Work instructions: Output the material as a JSON list of strings, one string per line, beginning at the line that contains "Does the image" and continuing through the end of the material. Omit blank lines and leave the pictures out.
:: Data shown
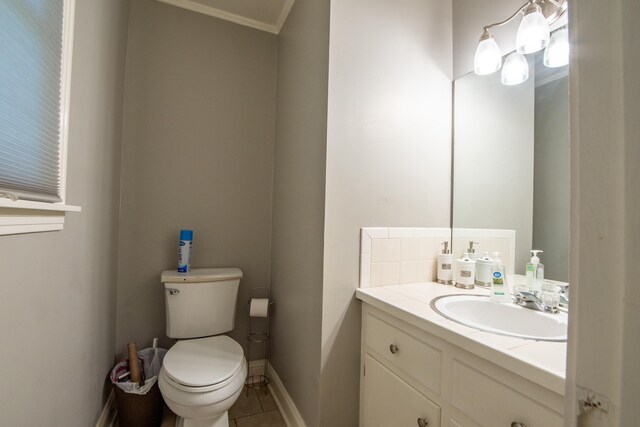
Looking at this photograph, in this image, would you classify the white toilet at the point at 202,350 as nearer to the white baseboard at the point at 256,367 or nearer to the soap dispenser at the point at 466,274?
the white baseboard at the point at 256,367

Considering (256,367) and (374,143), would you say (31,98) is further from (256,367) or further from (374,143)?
(256,367)

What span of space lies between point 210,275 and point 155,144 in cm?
89

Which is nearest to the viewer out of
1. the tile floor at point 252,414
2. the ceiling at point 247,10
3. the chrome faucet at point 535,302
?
the chrome faucet at point 535,302

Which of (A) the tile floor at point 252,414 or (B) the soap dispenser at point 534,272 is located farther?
(A) the tile floor at point 252,414

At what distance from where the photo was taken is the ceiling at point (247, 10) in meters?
1.79

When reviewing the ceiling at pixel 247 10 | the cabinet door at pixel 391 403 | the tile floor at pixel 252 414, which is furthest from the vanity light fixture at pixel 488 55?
the tile floor at pixel 252 414

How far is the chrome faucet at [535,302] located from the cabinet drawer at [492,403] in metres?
0.45

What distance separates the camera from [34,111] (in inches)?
27.6

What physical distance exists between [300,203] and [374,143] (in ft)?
1.61

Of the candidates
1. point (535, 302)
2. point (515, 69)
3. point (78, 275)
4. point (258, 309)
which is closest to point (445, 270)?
point (535, 302)

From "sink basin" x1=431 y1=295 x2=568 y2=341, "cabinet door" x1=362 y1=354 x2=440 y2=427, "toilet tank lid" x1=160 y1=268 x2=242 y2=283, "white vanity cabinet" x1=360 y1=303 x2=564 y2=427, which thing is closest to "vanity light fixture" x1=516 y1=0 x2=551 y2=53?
"sink basin" x1=431 y1=295 x2=568 y2=341

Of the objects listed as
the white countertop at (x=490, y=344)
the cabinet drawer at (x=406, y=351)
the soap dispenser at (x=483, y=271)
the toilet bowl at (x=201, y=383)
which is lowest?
the toilet bowl at (x=201, y=383)

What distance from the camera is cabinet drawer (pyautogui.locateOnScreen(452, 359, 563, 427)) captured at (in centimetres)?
64

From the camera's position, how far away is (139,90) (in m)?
1.69
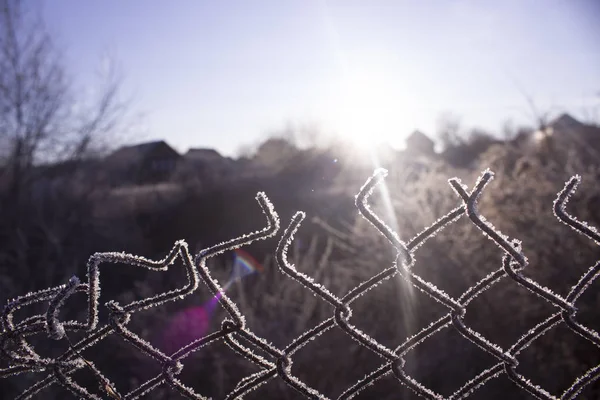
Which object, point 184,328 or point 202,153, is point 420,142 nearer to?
point 202,153

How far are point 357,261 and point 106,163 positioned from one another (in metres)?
14.1

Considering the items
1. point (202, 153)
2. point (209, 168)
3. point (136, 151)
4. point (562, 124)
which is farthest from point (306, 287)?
point (202, 153)

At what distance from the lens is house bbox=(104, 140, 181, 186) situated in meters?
18.6

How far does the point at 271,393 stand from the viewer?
368cm

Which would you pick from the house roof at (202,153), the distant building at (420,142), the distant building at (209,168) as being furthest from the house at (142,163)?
the distant building at (420,142)

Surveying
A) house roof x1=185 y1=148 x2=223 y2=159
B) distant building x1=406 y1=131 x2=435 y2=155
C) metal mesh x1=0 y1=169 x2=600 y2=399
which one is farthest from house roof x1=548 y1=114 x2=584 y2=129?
house roof x1=185 y1=148 x2=223 y2=159

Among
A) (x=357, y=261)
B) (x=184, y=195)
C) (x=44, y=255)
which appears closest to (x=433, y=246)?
(x=357, y=261)

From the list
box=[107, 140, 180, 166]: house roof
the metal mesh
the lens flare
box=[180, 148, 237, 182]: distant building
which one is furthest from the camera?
box=[180, 148, 237, 182]: distant building

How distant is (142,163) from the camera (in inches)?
910

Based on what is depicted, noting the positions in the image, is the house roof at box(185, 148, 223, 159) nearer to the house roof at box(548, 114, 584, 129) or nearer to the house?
the house

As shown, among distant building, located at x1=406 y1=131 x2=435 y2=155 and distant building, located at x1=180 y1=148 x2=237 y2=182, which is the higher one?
distant building, located at x1=180 y1=148 x2=237 y2=182

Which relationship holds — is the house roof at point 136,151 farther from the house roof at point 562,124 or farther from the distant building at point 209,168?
the house roof at point 562,124

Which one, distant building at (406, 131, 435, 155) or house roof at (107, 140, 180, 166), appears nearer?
house roof at (107, 140, 180, 166)

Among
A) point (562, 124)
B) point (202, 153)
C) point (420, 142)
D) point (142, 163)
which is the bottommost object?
point (420, 142)
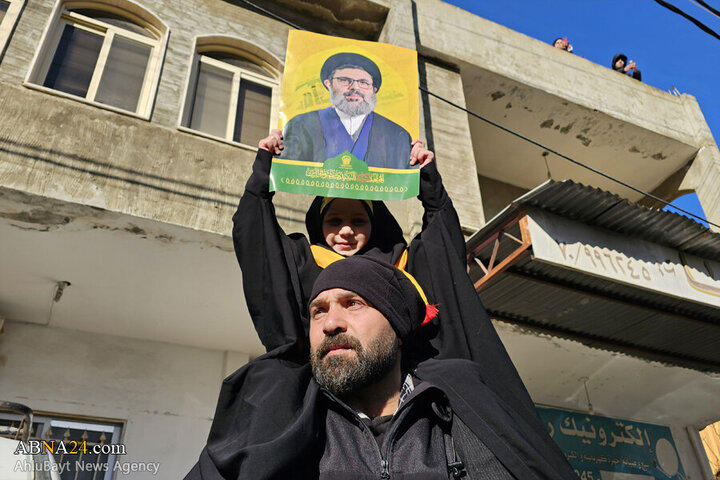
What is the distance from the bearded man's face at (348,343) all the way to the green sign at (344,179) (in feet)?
1.85

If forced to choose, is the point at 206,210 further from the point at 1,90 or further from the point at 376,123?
the point at 376,123

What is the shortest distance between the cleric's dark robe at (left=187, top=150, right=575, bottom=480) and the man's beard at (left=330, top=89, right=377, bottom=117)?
48cm

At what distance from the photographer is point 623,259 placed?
5508 millimetres

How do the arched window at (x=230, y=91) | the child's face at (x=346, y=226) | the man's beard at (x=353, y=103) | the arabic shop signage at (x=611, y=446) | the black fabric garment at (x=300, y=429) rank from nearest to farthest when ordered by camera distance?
the black fabric garment at (x=300, y=429)
the child's face at (x=346, y=226)
the man's beard at (x=353, y=103)
the arched window at (x=230, y=91)
the arabic shop signage at (x=611, y=446)

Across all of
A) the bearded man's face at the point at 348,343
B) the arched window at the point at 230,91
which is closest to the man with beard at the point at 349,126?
the bearded man's face at the point at 348,343

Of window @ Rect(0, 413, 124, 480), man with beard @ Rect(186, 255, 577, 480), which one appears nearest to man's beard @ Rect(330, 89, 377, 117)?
man with beard @ Rect(186, 255, 577, 480)

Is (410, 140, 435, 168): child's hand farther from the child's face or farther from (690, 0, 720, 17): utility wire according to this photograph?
(690, 0, 720, 17): utility wire

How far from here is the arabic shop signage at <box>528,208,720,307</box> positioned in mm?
5102

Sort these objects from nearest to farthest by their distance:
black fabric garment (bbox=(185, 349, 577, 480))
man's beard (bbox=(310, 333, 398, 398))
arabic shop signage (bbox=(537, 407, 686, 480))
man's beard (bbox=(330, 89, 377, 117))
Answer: black fabric garment (bbox=(185, 349, 577, 480)), man's beard (bbox=(310, 333, 398, 398)), man's beard (bbox=(330, 89, 377, 117)), arabic shop signage (bbox=(537, 407, 686, 480))

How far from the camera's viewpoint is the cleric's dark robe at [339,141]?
2.60 m

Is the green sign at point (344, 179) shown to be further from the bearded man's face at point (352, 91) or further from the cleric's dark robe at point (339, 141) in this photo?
the bearded man's face at point (352, 91)

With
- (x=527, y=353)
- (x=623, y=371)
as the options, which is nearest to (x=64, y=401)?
(x=527, y=353)

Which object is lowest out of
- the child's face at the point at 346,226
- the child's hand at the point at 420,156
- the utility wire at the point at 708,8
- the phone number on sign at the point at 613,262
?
the child's face at the point at 346,226

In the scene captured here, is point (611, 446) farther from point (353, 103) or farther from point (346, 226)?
point (353, 103)
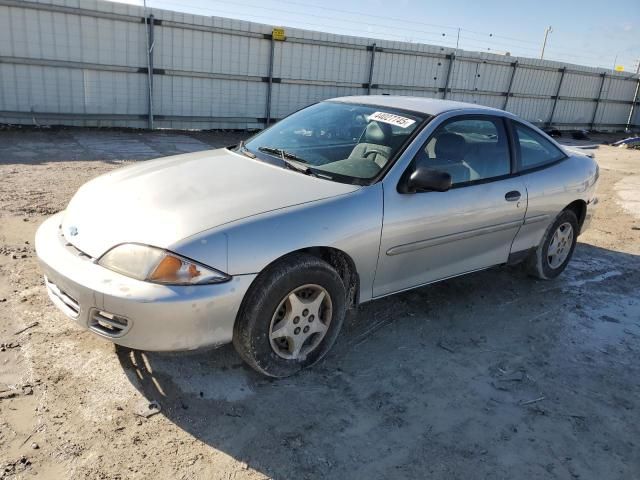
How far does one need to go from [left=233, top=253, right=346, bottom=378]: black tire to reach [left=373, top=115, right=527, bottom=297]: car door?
1.66ft

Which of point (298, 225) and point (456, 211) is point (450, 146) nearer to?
point (456, 211)

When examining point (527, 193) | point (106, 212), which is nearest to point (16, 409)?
point (106, 212)

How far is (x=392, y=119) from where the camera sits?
3.82 meters

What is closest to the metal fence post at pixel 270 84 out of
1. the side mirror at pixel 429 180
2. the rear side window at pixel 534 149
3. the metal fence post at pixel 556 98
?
the rear side window at pixel 534 149

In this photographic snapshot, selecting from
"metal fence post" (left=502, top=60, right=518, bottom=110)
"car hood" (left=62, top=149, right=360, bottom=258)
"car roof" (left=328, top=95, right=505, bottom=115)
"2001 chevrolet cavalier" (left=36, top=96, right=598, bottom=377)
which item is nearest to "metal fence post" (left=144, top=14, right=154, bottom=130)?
"2001 chevrolet cavalier" (left=36, top=96, right=598, bottom=377)

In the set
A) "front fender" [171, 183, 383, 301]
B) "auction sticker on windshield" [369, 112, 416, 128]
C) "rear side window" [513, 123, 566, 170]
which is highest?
"auction sticker on windshield" [369, 112, 416, 128]

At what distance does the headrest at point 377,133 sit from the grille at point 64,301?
2.15 metres

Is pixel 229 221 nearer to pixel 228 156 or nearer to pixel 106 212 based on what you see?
pixel 106 212

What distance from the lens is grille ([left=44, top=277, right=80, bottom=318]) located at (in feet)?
8.97

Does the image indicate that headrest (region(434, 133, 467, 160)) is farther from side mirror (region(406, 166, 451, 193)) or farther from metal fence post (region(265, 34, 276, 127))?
metal fence post (region(265, 34, 276, 127))

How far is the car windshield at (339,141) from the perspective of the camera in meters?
3.48

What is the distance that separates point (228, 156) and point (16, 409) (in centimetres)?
211

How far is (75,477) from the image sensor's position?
89.3 inches

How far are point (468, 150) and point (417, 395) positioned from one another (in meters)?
1.88
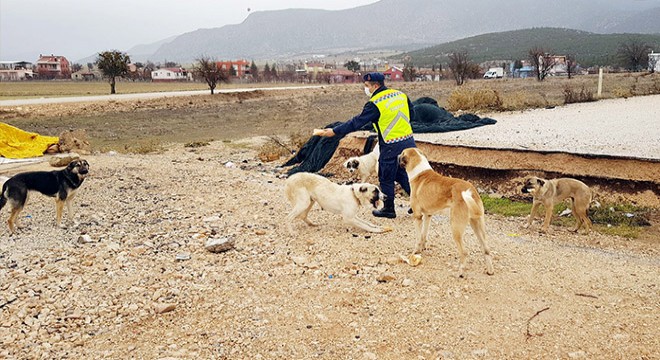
::::
Exercise output:
[
  "Does the image indicate that headrest (region(434, 133, 467, 160)) is farther from side mirror (region(406, 166, 451, 193)) or farther from metal fence post (region(265, 34, 276, 127))?",
  "metal fence post (region(265, 34, 276, 127))",
  "How far is the car windshield at (339,141) from the perspective of the camera in meters?",
  "3.48",
  "What is the distance that separates point (228, 156) and point (16, 409) (in centimetres)?",
  "211",
  "How far is (75,477) from the image sensor's position?",
  "89.3 inches",
  "How far are point (468, 150) and point (417, 395) positioned from one another (in meters)?",
  "1.88"
]